* **Provided passage**
====
# 140 litre fuel tank for Ducato/Boxer



## Don_Madge (May 1, 2005)

I've been looking into replacing my 80 litre fuel tank on the Ducato with a 140 litre tank. Unfortunatly I don't have the payload on the front axle to take the extra weight.

If anybody is interested details at http://www.acgb.com/english/showroom.htm
click on direct access and then E 140L Ducato

After speaking to the company they claim it's a straight swop 80 out, 140 in, don't ask me how.

Don


----------



## peejay (May 10, 2005)

Hi Don,

Don't know if this is the same product but goldschmidt also do larger fuel tanks...

http://www.goldschmitt.de/ft/shop2004/index.htm

click on the union jack for the english version and diesel tanks on the left hand menu.

Even if its not what you're looking for theres loads of other good kit on here thats well worth a looksie.

pete.


----------



## Don_Madge (May 1, 2005)

Pete,

Thanks for that, the site looks useful.  

I've given up any thoughts now of the larger tank, the payload just won't take it.  

I did notice on the site that their plastic tanks were "Not suitable for Bio-Diesel" I wonder if this applies to all plastic tanks :?: 

The ones I looked at were aluminium and of a very high quality. 

Don


----------



## autostratus (May 9, 2005)

Interesting site Pete.
====
* **Material supplied**

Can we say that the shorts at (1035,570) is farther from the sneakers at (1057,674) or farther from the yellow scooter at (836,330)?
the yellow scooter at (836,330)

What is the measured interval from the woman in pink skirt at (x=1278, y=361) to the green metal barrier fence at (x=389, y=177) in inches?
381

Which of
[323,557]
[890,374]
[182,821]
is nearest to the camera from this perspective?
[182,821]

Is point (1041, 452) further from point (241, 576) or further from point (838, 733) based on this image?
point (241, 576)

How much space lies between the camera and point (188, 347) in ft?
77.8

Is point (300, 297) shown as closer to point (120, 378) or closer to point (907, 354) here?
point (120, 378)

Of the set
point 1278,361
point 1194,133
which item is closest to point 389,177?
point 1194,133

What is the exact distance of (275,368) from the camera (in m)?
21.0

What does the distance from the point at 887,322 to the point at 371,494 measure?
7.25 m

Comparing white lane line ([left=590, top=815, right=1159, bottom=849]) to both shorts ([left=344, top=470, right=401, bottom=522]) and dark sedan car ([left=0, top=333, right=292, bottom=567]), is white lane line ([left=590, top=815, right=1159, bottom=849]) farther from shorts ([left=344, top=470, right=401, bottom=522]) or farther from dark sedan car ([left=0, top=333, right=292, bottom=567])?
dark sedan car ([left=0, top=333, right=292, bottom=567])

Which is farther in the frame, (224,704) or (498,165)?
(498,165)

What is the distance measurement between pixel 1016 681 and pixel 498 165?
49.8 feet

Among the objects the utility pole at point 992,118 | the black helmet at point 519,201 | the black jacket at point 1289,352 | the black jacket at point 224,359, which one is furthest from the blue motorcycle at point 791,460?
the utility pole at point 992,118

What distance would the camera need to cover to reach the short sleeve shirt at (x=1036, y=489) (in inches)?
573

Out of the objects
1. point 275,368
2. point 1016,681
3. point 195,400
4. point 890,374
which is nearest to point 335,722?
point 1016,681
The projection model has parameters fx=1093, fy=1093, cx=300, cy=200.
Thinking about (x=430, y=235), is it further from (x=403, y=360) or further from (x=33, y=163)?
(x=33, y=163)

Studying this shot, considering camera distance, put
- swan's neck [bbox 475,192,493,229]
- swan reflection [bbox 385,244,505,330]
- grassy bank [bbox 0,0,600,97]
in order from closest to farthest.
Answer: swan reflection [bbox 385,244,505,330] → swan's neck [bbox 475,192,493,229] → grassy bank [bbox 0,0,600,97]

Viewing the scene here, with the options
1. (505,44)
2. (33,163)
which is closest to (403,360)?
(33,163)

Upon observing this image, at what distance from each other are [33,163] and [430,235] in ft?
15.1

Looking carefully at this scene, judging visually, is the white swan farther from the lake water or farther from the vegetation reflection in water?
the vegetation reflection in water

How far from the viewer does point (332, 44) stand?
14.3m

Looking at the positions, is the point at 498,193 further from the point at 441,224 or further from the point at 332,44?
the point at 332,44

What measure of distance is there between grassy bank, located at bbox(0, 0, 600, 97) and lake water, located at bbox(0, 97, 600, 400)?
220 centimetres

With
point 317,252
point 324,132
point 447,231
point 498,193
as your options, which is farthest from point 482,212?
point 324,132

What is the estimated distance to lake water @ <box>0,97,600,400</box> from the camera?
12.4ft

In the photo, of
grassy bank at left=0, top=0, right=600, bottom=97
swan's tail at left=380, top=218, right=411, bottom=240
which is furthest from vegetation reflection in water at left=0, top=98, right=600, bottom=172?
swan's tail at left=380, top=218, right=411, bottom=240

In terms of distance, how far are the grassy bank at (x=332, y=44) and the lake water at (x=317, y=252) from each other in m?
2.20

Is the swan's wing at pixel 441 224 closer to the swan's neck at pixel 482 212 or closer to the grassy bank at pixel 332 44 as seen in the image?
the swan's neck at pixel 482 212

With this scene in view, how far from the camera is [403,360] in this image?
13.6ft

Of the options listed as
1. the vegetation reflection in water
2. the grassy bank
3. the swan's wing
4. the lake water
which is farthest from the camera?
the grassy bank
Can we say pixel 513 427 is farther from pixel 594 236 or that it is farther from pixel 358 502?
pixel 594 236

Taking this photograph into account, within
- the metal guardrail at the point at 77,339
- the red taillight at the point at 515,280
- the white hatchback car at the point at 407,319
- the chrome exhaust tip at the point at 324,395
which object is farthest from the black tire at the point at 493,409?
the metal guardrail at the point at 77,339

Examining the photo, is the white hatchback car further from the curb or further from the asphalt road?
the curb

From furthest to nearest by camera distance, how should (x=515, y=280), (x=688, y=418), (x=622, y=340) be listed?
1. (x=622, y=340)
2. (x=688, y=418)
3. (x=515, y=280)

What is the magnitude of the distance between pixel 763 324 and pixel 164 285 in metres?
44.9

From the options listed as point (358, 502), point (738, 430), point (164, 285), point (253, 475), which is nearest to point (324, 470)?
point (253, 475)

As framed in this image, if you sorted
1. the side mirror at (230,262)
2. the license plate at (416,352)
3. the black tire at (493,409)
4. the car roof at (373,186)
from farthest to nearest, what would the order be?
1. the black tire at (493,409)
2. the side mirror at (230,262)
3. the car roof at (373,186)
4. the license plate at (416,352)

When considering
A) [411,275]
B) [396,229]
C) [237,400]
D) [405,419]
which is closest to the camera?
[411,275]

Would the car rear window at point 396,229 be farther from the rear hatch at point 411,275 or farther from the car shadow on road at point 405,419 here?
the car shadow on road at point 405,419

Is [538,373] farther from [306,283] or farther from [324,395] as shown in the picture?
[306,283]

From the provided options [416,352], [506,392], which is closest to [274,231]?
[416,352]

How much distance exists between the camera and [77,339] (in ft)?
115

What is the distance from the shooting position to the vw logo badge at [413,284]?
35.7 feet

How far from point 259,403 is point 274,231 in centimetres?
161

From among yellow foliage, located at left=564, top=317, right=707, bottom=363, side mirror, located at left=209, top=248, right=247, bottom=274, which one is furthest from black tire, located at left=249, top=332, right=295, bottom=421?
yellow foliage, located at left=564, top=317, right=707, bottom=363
====
* **Required work**
A. Answer these from the fuel tank thread:
(i) What capacity is the existing fuel tank on Don's Ducato?
(ii) On the goldschmitt site, what does Pete say to click for the English version?
(iii) What metal were the tanks Don looked at made of?
B. Please switch "union jack" to "British flag" and write out everything in the fuel tank thread from "## peejay (May" down to "worth a looksie.".
The material has no connection to the fuel tank thread.

* **Answers**
A.
(i) 80 litres
(ii) The union jack
(iii) Aluminium

B.
## peejay (May 10, 2005)

Hi Don,

Don't know if this is the same product but goldschmidt also do larger fuel tanks...

http://www.goldschmitt.de/ft/shop2004/index.htm

click on the British flag for the english version and diesel tanks on the left hand menu.

Even if its not what you're looking for theres loads of other good kit on here thats well worth a looksie.